Diagnostics Area-Related System Variables

Certain system variables control or are related to some aspects of the diagnostics area:

  • max_error_count controls the number of condition areas in the diagnostics area. If more conditions than this occur, MySQL silently discards information for the excess conditions. (Conditions added by RESIGNAL are always added, with older conditions being discarded as necessary to make room.)

  • warning_count indicates the number of conditions that occurred. This includes errors, warnings, and notes. Normally, NUMBER and warning_count are the same. However, as the number of conditions generated exceeds max_error_count, the value of warning_count continues to rise whereas NUMBER remains capped at max_error_count because no additional conditions are stored in the diagnostics area.

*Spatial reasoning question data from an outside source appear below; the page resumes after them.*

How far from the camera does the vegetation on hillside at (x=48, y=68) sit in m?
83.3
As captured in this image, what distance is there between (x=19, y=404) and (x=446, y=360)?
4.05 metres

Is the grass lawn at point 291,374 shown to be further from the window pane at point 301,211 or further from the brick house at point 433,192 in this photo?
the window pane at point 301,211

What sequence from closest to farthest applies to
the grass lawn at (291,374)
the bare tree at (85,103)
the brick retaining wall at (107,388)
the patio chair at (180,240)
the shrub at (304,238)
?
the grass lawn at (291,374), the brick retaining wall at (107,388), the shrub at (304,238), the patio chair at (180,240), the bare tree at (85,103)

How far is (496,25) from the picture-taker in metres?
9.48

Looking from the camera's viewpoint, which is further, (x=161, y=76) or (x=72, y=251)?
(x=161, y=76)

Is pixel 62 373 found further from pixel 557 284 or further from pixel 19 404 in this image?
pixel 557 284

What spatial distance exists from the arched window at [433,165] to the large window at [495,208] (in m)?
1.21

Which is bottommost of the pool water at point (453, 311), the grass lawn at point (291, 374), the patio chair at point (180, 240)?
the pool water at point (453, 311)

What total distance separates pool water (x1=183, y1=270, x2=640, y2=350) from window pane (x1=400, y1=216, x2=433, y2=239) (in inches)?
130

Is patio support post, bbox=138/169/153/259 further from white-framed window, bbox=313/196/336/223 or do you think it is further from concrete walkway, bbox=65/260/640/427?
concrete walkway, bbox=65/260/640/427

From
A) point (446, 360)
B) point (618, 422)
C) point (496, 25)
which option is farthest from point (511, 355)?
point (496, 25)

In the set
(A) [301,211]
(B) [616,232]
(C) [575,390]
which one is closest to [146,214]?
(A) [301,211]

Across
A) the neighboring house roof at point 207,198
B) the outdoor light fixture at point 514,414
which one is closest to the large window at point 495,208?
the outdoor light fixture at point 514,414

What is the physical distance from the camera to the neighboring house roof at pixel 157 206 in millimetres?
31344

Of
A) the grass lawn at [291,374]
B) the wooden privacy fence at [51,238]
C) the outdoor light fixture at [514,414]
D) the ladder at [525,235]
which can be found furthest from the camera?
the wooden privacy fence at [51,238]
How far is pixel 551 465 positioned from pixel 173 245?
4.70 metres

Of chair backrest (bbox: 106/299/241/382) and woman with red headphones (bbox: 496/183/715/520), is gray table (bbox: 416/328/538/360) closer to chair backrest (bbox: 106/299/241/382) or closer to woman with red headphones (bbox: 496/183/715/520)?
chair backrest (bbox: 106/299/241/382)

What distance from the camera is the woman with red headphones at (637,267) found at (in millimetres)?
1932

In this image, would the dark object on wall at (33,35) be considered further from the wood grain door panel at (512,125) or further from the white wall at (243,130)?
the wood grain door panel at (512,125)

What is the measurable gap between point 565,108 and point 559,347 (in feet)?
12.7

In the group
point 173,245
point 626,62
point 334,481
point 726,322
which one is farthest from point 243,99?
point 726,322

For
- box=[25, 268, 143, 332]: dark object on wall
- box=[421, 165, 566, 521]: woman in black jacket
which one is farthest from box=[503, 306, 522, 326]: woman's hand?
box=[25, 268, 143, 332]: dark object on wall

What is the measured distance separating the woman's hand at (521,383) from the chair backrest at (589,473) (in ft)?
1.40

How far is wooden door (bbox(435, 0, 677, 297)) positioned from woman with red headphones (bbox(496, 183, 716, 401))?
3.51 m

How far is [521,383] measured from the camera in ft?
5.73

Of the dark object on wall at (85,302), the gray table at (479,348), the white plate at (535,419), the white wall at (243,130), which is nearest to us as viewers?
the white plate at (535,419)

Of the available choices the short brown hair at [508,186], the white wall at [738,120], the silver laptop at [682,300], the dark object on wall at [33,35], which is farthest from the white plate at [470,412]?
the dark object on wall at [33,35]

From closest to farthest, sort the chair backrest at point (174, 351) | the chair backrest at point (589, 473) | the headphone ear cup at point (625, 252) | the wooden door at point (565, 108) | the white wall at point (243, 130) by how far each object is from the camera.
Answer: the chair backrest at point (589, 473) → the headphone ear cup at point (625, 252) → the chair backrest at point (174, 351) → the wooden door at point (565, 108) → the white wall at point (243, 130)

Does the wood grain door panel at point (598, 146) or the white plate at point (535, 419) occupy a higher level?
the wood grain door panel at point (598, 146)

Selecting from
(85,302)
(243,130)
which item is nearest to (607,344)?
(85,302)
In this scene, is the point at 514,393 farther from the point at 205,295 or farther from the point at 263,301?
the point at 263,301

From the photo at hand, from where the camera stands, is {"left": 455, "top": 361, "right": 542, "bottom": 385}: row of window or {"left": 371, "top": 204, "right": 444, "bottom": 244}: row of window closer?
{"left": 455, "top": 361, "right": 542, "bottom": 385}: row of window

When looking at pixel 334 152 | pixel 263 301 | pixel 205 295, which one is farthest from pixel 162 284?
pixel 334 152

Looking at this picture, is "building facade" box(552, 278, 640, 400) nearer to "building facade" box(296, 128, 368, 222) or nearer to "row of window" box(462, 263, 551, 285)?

  • error_count indicates the number of errors that occurred. This value includes not found and exception conditions, but excludes warnings and notes. Like warning_count, its value can exceed max_error_count.

  • If the sql_notes system variable is set to 0, notes are not stored and do not increment warning_count.

Example: If max_error_count is 10, the diagnostics area can contain a maximum of 10 condition areas. Suppose that a statement raises 20 conditions, 12 of which are errors. In that case, the diagnostics area contains the first 10 conditions, NUMBER is 10, warning_count is 20, and error_count is 12.

Changes to the value of max_error_count have no effect until the next attempt to modify the diagnostics area. If the diagnostics area contains 10 condition areas and max_error_count is set to 5, that has no immediate effect on the size or content of the diagnostics area.